The problem in a nutshell is that string concatenation is bad. I don't mean bad as in "You shouldn't eat that extra piece of chocolate". I mean it as in "You really shouldn't put your head in wet concrete". If you've been reading my previous post on memory management you might be able to figure out why string concatenation could be such a potential hazard. Consider the following scenario:

You're getting ready to go grocery shopping. You take a sheet of paper and a pen and begin writing down what you need to buy. The first item that crosses your mind is milk, so you write it down. Now you remember that you're out of bread as well, so you throw away the first sheet of paper, pick out a new one and write down milk and bread. You then throw away this paper too and write down milk, bread and apples on a third piece of paper. You throw away the third piece of paper and repeat until finally the list is done. If you have 20 items on your list you now have 19 discarded papers lying on the floor waiting for the "garbage collector".

This is exactly how regular string concatenation works in .NET. Every time you concatenate a string the framework needs to allocate a new memory segment, large enough to hold the result of the concatenation and store the string in this new segment. The old segment is flagged as ready for garbage collection and as we all know garbage collection costs CPU and pending garbage collection costs memory.

 

A real example

So if you thought that 19 sheets of paper were a waste consider the following piece of code:

private String buildTable()
{
   String sReturn;
   int i, j;
   sReturn = "<table>"
   for (i = 0; i < 35; i++) // Rows
   {
      sReturn += "<tr>"
      for (j = 0; j < 15; j++) // Columns
      {
         sReturn += "<td>"
         sReturn += i.ToString() + " : " + j.ToString();
         sReturn += "</td>"
      }
      sReturn += "</tr>"
   }
   sReturn += "</table>"
   return sReturn;
}

All in all we have 2697 concatenations which means we have 2696 unnecessary allocations. The allocations will be gradually bigger and bigger, so the last ones will be almost as big as the final table. Needless to say this will consume a lot of unnecessary memory. Also, if this table was built for a "real" application it would probably contain a lot more data for each cell, not to mention custom styles and classes. Imagine what would happen when the string goes past the magic 85000 bytes barrier that defines what goes on the large object heap and what doesn't. In a larger scale this would have a severe impact on performance.

 

This is a really weird behavior, how can it be?!

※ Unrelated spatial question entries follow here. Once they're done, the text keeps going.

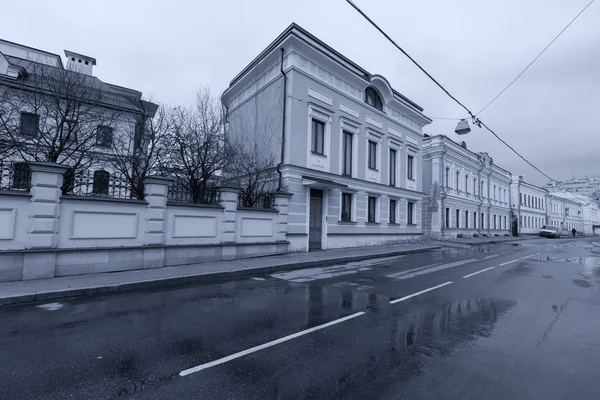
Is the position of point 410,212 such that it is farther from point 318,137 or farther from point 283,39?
point 283,39

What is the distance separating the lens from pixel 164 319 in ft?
16.6

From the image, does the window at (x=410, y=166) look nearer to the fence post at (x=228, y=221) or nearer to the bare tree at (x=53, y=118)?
the fence post at (x=228, y=221)

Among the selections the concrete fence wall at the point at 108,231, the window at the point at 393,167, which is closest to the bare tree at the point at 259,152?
the concrete fence wall at the point at 108,231

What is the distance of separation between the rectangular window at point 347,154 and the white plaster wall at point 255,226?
6271 mm

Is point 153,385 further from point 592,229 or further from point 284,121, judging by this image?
point 592,229

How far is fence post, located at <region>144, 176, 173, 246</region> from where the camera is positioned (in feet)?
30.6

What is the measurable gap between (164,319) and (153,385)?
2200mm

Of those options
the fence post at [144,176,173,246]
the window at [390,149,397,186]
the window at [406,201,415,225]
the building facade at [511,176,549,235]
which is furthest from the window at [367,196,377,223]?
the building facade at [511,176,549,235]

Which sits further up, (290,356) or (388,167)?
(388,167)

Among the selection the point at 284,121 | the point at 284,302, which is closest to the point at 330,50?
the point at 284,121

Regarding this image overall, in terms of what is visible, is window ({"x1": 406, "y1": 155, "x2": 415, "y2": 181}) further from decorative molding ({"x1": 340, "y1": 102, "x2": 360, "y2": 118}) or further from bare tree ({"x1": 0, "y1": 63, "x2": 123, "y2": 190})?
bare tree ({"x1": 0, "y1": 63, "x2": 123, "y2": 190})

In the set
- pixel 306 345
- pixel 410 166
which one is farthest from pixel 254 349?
pixel 410 166

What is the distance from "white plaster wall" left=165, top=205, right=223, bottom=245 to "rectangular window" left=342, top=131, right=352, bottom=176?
342 inches

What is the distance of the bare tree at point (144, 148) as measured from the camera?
1265 cm
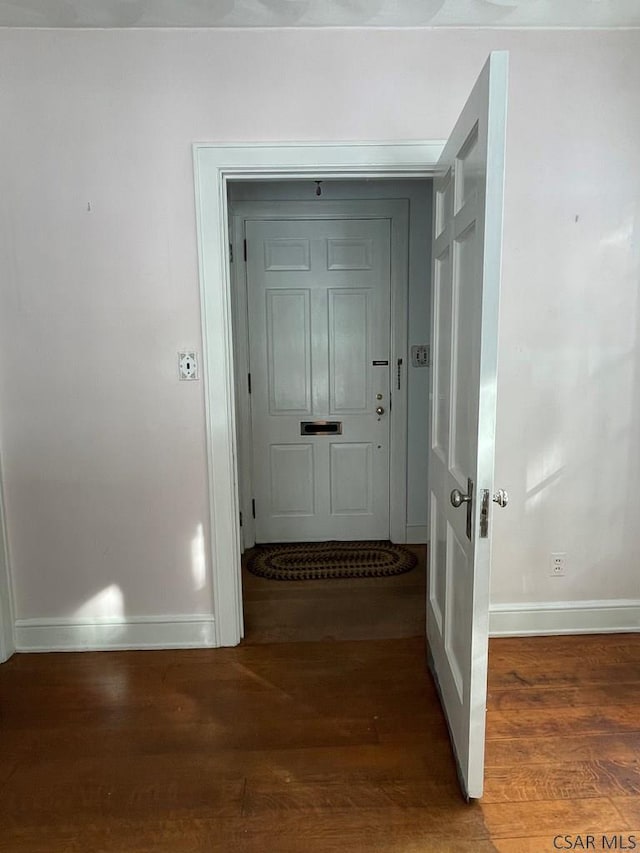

It's not that odd really. If we extend the grocery shopping analogy a little we can see why there's a logical reason for this: You know that you want to write something down. You have a limited amount of paper, so what do you do? You cut out a piece of paper just large enough for you to write what you need. When you find that you need to add another item to the list you'll have to discard the old piece and cut out a new one. Not very practical, agreed, but you're trying to minimize your paper usage.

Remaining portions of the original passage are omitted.